* **TAREFAS DO EXERCÍCIO**
**a)** Com base no acórdão da Relação de Coimbra, responda a estas perguntas:
(i) Que pena foi aplicada ao arguido pelo crime de abuso de poder?
(ii) Em que data a B... requereu a sua constituição como assistente?
(iii) Em que data foi deduzida acusação contra o arguido nos presentes autos?
**b)** Traduza para inglês esta frase do acórdão da Relação de Coimbra: "No âmbito desse inquérito estava em investigação a prática pelo arguido dum crime de peculato."
**c)** Retome o acórdão da Relação de Coimbra sobre a condenação do arguido por abuso de poder e dê-lhe continuidade a partir do ponto em que termina.
━━━ TRECHO DO TEXTO
Acórdão nº 501/01.3TAAGD.C1 de Court of Appeal of Coimbra (Portugal), 09 de Julho de 2008
Magistrado Responsável | RIBEIRO MARTINS |
Data da Resolução | 09 de Julho de 2008 |
Emissor | Court of Appeal of Coimbra (Portugal) |
Acordam na Secção Criminal da Relação de Coimbra: I- 1- Nos referidos autos de processo comum A … foi absolvido da prática dum crime de desobediência qualificada p. e p. pelo art.º 348/1e 2 do Código Penal e condenado pelo crime de abuso de poder p. e p. pelo art.º 26º/1 da Lei nº34/87 de 16/7 na pena de 6 meses de prisão convertida em igual tempo de multa à taxa diária de €10.
2- O arguido recorre desta sua condenação. E já no decurso do julgamento recorrera dos despachos em que a participante B...
fora admitida como assistente e daquele em que, já no decurso do julgamento, o juiz se recusou a rever tal admissão face aos crimes por que o arguido se encontrava acusado.
2.1- Conclusões no recurso intercalar – 1) A B... em 18/2/2003 requereu a sua constituição como assistente no NUIPC 652/01.4TAAGD que corria no DIAP de Coimbra. Esse inquérito teve inicio numa denúncia efectuada pela secção de S... do partido socialista entregue na PJ, ao qual foi atribuído o n.º 253/01.7JAAVR, onde era denunciado o arguido, então presidente da C.... No âmbito desse inquérito estava em investigação a prática pelo arguido dum crime de peculato.
2) Foi declarada cessada a conexão e ordenada a separação dos inquéritos supra referidos, passando a correr separadamente os dois inquéritos no DIAP de Coimbra – 652/01.4TAAGD e 253/01.JAAVR — e em 20/12/2005 no inquérito 652/01.4TAAGD foi ordenada a extracção e criação dum inquérito autónomo — o que tem o n.º 501/01.3TAAGD, ou seja, os presentes autos onde foi deduzida acusação contra o arguido em 30/04/2006 pela pratica dum crime de desobediência qualificada e ainda dum crime de abuso de poderes.
3) Em 2/5/2003 foi proferido despacho de admissão da assistente no âmbito do inquérito 652/01.4TAAGD, ou seja, cerca dum ano e meio antes de ter sido ordenada a extracção e criação do inquérito autónomo com o n.º 501/01.3TAAGD.
━━━━━━
━━━ BLOCO DE DADOS
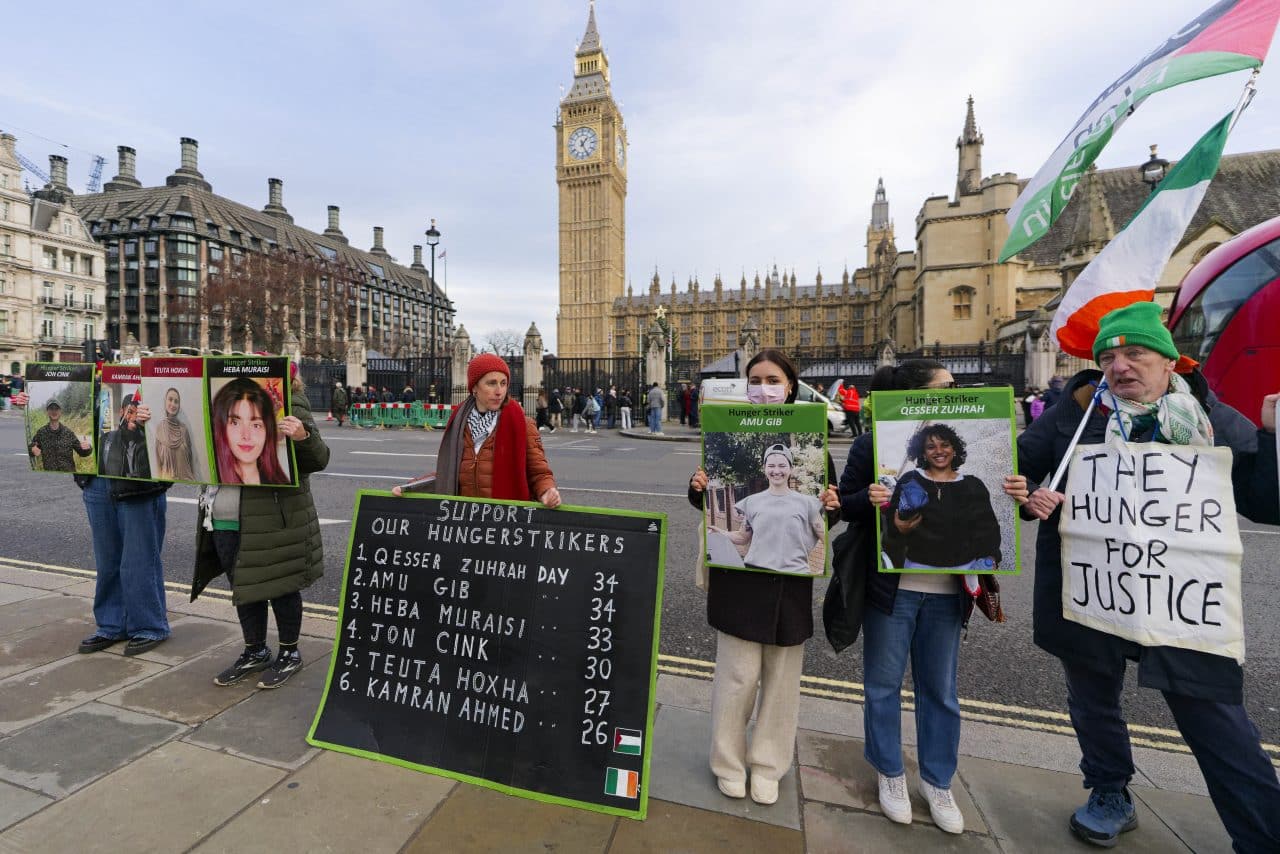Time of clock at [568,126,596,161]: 1:25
━━━━━━
* **RESULTADOS DO EXERCÍCIO**
**a)**
(i) Seis meses de prisão, convertidos em igual tempo de multa à taxa diária de €10.
(ii) Em 18/2/2003.
(iii) Em 30/04/2006.

**b)** Within the scope of that inquiry, the commission by the defendant of a crime of embezzlement was under investigation.

**c)**
4) Pela denunciante nunca foi requerida a constituição de assistente no processo 501/01.3TAAGD, ou seja, nos presentes autos onde o arguido está acusado da prática dum crime de desobediência qualificada e também dum crime de abuso de poderes.
5) Pelo que a sua admissão como assistente só é válida e eficaz no processo onde foi requerida (652/01) e em mais nenhum processo, até porque por força da conexão os vários processos constituíam um só. E com a cessação da conexão e separação passaram a constituir processos aut6nomos e independentes. Aliás, se se sufragar a tese constante do despacho recorrido de que o despacho a admitir a constituição de assistente proferido no âmbito do inquérito 652/01 é plenamente valido e eficaz para o processo 501/01 onde nunca foi requerida a constituição de assistente, somos confrontados com a realidade de que a B... será assistente no inquérito 652/01onde requereu a sua admissão e onde foi proferido o despacho de admissão e também nestes autos em que o arguido está acusado de crimes diversos [desobediência qualificada e abuso de poderes] e onde nunca foi proferido qualquer despacho a admiti-la como assistente.
6) Tal situação é inadmissível até porque enquanto se verificou a conexão de processos bastava que algum dos crimes referidos nos processos que estavam conexos permitissem a constituição como assistente para que a mesma pudesse ser admitida. Todavia, separados os processos nada impede que sejam analisados se os pressupostos que levaram a admissão dessa constituição como assistente se mantêm para o processo que foi separado e que passou a constituir um processo autónomo. E por maioria de razão essa análise impõe-se quando a separação dos processos ocorre em momento em que nem sequer havia sido deduzida acusação (esta ocorreu a 30/4/2006, decorridos mais de três anos sobre a constituição como assistente requerida a 18/2/2003 e deferida a 2/5/2003 no âmbito doutro processo com este inicialmente conexo) contra o arguido ainda para mais por crimes completamente distintos dos que estava indiciado no outro processo aquando da conexão.
7) Aceitar a posição sustentada no despacho recorrido é concluir que a admissão da constituição como assistente a valida «ad aeternum» apesar de ter sido requerida e proferida noutro processo e que não carece de aferição no caso em concreto, isto é, no processo autónomo que resultou da cessação da conexão e posterior separação de processos. Essa interpretação não tem cabimento nos artigos 68, 29 e 30 do CPP. Além de que não salvaguarda os direitos e garantias do arguido consagrados no artigo 32º da CRP porque esta deixa de poder reagir contra um despacho que foi proferido num processo que não é aquele em que está a ser julgado.
8) Cessada a conexão, a denunciante sempre poderia ter requerido a sua constituição como assistente. Porém não o fez e assim não pode agora ver-se-lhe reconhecida a qualidade de assistente neste processo que nada tem a ver com o processo onde foi admitida a sua intervenção nessa qualidade, onde estavam em causa crimes que não são os que constam da acusação que acabou por ser deduzida no âmbito do processo 501/01.
9) Devia ter sido indeferida a intervenção da B... como assistente nestes autos.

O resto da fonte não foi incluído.